Such an interpretation is confirmed by the main objective of the legislation on the approval of vehicles which is, in accordance with recital 14 of Directive 2007/46, ‘to ensure that new vehicles, components and separate technical units put on the market provide a high level of safety and environmental protection’. By means of an EC component type-approval, the Member State concerned certifies, as follows from the definition in Article 3(5) of Directive 2007/46, that that component satisfies the relevant technical requirements listed in Annex IV or Annex XI thereto, thereby confirming that that component provides a high level of safety and environmental protection.

76

It is true that it is apparent from Article 19(2) of Directive 2007/46 that EC type-approval is not required for every type of component. That provision concerns the situation where the affixing of an EC type-approval mark is not required, which means that certain types of components may be exempt from the obligation to obtain such approval.

77

However, that finding does not affect the conclusion referred to in paragraph 73 of the present judgment that the components covered by the regulatory acts listed in Annex IV to Directive 2007/46 are subject to compulsory type-approval, provided that those regulatory acts require such approval. Therefore, such components may be sold or entered into service, in accordance with Article 28(1) and Article 19(1) of that directive, only if they have been subject to such approval.

Material provided>
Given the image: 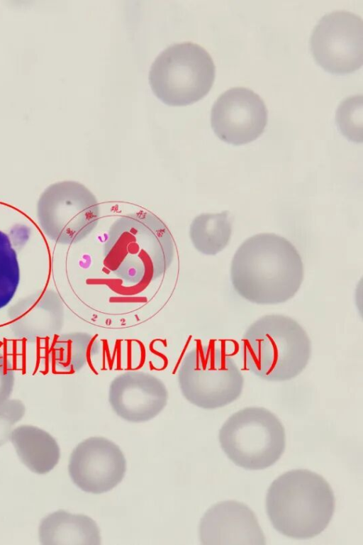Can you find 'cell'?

Tasks to carry out>
1. Using the judgment excerpt on vehicle type-approval, decide whether each statement below agrees with it. For each, answer yes or no and quote the deciding words of the excerpt.
(a) Under Directive 2007/46, every type of component must obtain EC type-approval.
(b) Components covered by the regulatory acts listed in Annex IV to Directive 2007/46 may be sold or entered into service only after they have been subject to approval, provided that those acts require it.
(c) The definition of EC component type-approval is found in Article 3(5) of Directive 2007/46.
2. Continue the judgment excerpt on vehicle type-approval from the point where it stops.

Responses to the exercise>
1.
(a) No: "it is apparent from Article 19(2) of Directive 2007/46 that EC type-approval is not required for every type of component."
(b) Yes: "such components may be sold or entered into service, in accordance with Article 28(1) and Article 19(1) of that directive, only if they have been subject to such approval."
(c) Yes: "as follows from the definition in Article 3(5) of Directive 2007/46"

2.
78

That conclusion is not called into question by the principles of equal treatment and impartiality, free competition and sound administration, to which the referring court has referred. As regards, first, the principle of equal treatment, it must be borne in mind that, in so far as a type of component must be approved, that obligation is incumbent on all manufacturers. As the Advocate General observed, in substance, in point 56 of his Opinion, that compulsory approval does not therefore stem from any discrimination to the detriment of manufacturers of spare parts equivalent to original spare parts by comparison with manufacturers of those original spare parts.

79

Second, as regards the effect of such a compulsory approval on competition, besides the fact that, as has just been established, that obligation is incumbent on any manufacturer of components, suffice it to note that, in accordance with Article 38(1) of Directive 2007/46, the manufacturer of a vehicle must make available to manufacturers of components for that type of vehicle all the particulars necessary for the EC type-approval of such components.

80

Third, concerning the principles of impartiality and sound administration, the referring court has not explained how those principles could be relevant for the purpose of interpreting the provisions of Directive 2007/46 referred to in the first question.

81

As regards the second part of the first question, which seeks to determine whether a contracting authority may accept, in the context of a call for tenders such as those referred to in that question, a tender proposing components covered by the regulatory acts listed in Annex IV to Directive 2007/46 which does not establish that those components have been subject to approval, as long as such a tender is accompanied by a declaration by the tenderer that those components are equivalent to the original approved parts, it must be noted, as does the Advocate General in point 59 of his Opinion, that the concepts of ‘type-approval’ and ‘equivalence’ have different contents.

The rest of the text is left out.